Millie Knott’s decision to study Architecture and  Design and Philosophy at the University of Tasmania has taken her all over the world.

Millie has a lot of interests, but she decided to follow her passions for environmental design.

“I was learning a lot about sustainability and how we can use our materials better.

Lots of what we did was very hands-on. There wasn’t a lot of essay writing but there was a lot of building, model making and drawing, which was cool.

“But what really grabbed me towards the end of my degree was social sustainability, how we can use design to try and solve problems. That’s a whole other side of sustainability that we miss a lot.”

As part of her degree, Millie was given the opportunity to study a Bachelor of Philosophy for no additional cost.
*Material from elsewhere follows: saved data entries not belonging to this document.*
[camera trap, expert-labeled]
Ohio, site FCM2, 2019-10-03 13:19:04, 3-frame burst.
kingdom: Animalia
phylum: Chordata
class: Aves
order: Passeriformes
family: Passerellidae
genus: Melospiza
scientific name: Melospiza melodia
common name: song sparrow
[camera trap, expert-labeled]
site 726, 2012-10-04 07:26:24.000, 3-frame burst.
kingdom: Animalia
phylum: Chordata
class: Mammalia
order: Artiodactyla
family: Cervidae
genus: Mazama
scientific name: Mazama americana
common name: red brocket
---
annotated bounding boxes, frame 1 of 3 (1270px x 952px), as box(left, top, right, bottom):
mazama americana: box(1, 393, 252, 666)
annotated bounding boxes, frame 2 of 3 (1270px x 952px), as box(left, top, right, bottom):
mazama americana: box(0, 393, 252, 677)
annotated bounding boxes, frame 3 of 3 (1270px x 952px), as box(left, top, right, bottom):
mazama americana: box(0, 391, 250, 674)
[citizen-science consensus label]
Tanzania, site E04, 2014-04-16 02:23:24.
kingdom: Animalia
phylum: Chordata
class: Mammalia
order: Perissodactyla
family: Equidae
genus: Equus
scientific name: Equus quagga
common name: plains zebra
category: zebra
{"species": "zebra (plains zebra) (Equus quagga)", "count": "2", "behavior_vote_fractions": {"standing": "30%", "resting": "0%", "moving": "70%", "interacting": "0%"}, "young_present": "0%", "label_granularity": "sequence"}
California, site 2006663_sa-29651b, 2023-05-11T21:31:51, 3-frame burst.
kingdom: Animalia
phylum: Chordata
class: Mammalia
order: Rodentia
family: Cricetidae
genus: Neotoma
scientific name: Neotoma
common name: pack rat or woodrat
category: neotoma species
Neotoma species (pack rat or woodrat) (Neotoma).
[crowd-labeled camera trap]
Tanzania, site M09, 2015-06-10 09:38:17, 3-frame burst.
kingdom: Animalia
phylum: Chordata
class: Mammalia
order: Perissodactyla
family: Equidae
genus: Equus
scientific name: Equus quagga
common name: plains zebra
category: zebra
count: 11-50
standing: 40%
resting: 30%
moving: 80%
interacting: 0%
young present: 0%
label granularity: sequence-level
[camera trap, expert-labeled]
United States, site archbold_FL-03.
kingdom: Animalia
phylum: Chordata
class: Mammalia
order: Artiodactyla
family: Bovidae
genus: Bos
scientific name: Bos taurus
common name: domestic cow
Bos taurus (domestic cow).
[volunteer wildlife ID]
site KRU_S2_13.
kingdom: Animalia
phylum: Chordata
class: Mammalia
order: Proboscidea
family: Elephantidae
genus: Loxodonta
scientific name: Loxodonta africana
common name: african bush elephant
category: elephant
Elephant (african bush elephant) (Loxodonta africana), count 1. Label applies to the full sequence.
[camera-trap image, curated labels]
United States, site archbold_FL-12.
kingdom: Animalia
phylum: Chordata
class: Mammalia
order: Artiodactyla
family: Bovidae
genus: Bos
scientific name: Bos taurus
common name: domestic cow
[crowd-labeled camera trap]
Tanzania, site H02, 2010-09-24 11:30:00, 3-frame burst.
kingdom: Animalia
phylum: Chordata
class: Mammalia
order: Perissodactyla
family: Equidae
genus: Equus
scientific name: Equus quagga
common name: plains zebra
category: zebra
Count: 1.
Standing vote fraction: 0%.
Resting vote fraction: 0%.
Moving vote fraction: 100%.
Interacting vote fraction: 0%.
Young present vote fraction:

She was able to combine the opportunities offered by the BPhil with her design knowledge to help small communities overseas develop their infrastructure.  

“I found out about groups like 'Aussie Action Abroad' while I was doing my Bachelor of Environmental Design.

“I thought that was a really cool hands-on way to start making some practical changes,” she said.

Millie Knott after being presented with a white scarf by her host family in Nepal. The scarf is a traditional gift given to a family member before they travel.

I told myself once I graduated I’d go overseas and do some volunteering and then managed to win a couple of awards and sway some grant money my way. When I did finish and realised that the BPhil gave me the opportunity to travel for credit, I did that.

The unit Professional Placement in Asia gave Millie the chance to actually live in a rural Asian community.

“The idea was that I could really get to know the community, rather than working on one big project with a big group of volunteers. I worked across multiple projects.”

She travelled to Nepal for two months in second semester last year and lived and worked there, learning about the community she lived in. And this year Millie returned to work on another project.

“I worked across two different schools that were doing building reconstruction and one other very small school to help them build up their English teaching program with a lot of resources I'd brought from home from friends who are teachers and speech pathologists.

“I also worked a bit at a monastery helping them rebuild roads so the materials could come in for other projects.”

Millie is already planning to return so she can keep helping the Nepalese community.

“We fundraised from home and I went back in Easter break this year and did more work.

“I’ve done quite a bit of travel before but I’d never been that fully immersed in a community and lived with local people and done things their way,” she said.

It sounds very clichéd but it was absolutely life changing.